Abstract

A multi-environment genomic prediction model incorporating environmental covariates increased the prediction accuracy of wheat grain protein content. The advantage of the haplotype-based model was dependent upon the trait of interest. The inclusion of environment covariates (EC) in genomic prediction models has the potential to precisely model environmental effects and genotype-by-environment interactions. Together with EC, a haplotype-based genomic prediction approach, which is capable of accommodating the interaction between local epistasis and environment, may increase the prediction accuracy.
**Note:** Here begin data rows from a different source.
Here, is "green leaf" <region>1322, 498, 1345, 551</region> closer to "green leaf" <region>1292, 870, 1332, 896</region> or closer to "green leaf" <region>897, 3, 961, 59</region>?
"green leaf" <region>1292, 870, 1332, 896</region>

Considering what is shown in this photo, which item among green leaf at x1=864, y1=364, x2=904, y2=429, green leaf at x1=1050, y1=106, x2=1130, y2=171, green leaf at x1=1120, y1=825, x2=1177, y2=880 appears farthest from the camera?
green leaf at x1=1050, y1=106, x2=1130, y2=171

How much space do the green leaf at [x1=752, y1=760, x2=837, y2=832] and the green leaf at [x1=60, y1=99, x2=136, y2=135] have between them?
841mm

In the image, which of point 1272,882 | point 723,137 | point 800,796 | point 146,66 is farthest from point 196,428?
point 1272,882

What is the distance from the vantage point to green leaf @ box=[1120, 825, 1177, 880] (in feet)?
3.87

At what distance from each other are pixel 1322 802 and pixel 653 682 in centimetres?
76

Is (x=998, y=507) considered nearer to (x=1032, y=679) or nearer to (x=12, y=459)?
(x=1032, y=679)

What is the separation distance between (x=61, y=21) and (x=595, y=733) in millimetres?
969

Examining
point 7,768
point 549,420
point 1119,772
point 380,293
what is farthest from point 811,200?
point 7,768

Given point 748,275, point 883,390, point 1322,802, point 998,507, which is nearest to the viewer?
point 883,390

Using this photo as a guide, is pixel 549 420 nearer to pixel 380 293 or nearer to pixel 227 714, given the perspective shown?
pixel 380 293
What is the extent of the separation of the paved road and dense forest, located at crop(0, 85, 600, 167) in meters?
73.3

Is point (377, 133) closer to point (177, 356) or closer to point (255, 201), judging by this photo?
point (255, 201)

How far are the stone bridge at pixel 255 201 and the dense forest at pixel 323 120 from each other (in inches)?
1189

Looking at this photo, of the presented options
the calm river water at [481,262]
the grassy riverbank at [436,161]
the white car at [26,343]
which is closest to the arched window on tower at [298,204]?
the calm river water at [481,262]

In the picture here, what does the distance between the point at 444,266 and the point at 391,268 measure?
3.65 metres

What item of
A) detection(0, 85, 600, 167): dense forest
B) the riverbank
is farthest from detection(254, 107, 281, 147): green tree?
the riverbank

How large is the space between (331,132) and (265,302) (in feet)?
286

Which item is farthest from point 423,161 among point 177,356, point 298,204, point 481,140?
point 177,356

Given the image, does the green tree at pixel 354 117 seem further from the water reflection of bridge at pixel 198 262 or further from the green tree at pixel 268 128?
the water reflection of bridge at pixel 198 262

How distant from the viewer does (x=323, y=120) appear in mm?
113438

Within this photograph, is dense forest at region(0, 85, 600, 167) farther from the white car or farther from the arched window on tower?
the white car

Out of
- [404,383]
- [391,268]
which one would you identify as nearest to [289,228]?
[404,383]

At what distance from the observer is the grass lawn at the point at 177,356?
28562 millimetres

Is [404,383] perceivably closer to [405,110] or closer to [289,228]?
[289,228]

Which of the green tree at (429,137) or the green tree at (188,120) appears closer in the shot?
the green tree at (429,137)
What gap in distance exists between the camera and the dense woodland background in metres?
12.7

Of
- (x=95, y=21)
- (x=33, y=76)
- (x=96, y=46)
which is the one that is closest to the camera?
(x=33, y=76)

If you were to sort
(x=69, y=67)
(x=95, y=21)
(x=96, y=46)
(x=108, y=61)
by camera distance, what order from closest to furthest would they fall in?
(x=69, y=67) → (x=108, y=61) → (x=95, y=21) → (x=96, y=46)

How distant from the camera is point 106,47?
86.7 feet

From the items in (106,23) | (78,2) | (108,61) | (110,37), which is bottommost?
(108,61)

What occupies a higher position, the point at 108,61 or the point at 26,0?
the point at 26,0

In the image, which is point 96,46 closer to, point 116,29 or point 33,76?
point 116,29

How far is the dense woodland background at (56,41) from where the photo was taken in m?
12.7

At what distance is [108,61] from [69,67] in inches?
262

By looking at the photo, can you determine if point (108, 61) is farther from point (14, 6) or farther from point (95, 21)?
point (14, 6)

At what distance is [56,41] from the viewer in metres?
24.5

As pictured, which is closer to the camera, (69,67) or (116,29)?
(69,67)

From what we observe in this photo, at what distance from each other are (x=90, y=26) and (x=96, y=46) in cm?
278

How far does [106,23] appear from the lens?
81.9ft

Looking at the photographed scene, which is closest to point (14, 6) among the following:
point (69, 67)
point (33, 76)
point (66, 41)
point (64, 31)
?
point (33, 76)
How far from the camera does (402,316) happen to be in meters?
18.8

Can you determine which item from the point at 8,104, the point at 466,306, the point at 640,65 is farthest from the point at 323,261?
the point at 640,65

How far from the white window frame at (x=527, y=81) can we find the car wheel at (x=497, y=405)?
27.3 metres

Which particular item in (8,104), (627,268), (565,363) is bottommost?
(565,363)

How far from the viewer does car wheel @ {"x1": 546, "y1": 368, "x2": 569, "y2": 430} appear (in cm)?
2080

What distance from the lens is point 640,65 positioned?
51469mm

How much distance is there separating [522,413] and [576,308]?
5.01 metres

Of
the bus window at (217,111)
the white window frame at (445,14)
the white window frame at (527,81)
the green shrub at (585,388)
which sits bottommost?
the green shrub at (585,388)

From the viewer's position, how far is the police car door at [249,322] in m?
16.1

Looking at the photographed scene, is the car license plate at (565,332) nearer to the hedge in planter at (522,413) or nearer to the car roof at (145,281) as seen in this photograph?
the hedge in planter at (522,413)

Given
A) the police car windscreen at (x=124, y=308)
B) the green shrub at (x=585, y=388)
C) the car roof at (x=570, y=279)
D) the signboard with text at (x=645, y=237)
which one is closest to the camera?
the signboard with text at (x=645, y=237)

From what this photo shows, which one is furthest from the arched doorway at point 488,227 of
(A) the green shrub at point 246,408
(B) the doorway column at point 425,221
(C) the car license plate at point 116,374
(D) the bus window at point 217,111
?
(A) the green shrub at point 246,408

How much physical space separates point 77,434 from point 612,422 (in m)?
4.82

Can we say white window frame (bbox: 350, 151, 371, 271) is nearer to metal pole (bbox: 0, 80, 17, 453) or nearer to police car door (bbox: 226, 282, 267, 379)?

The main objectives of our study were to evaluate the potential of EC to portray the relationship between environments and the relevance of local epistasis modelled by haplotype-based approaches in multi-environment prediction. The results showed that among five traits: grain yield (GY), plant height, protein content, screenings percentage (SP) and thousand kernel weight, protein content exhibited a 2.1% increase in prediction accuracy when EC was used to model the environmental relationship compared to treatment of the environment as a regular random effect without a variance-covariance structure. The approach used a Gaussian kernel to characterise the relationship among environments that displayed no advantage in contrast to the use of a genomic relationship matrix. The prediction accuracies of haplotype-based approaches for SP were consistently higher than the genotype-based model when the numbers of single-nucleotide polymorphisms (SNP) in a haplotype were from three to ten. In contrast, for GY, haplotype-based models outperformed genotype-based methods when two to four SNPs were used to construct the haplotype.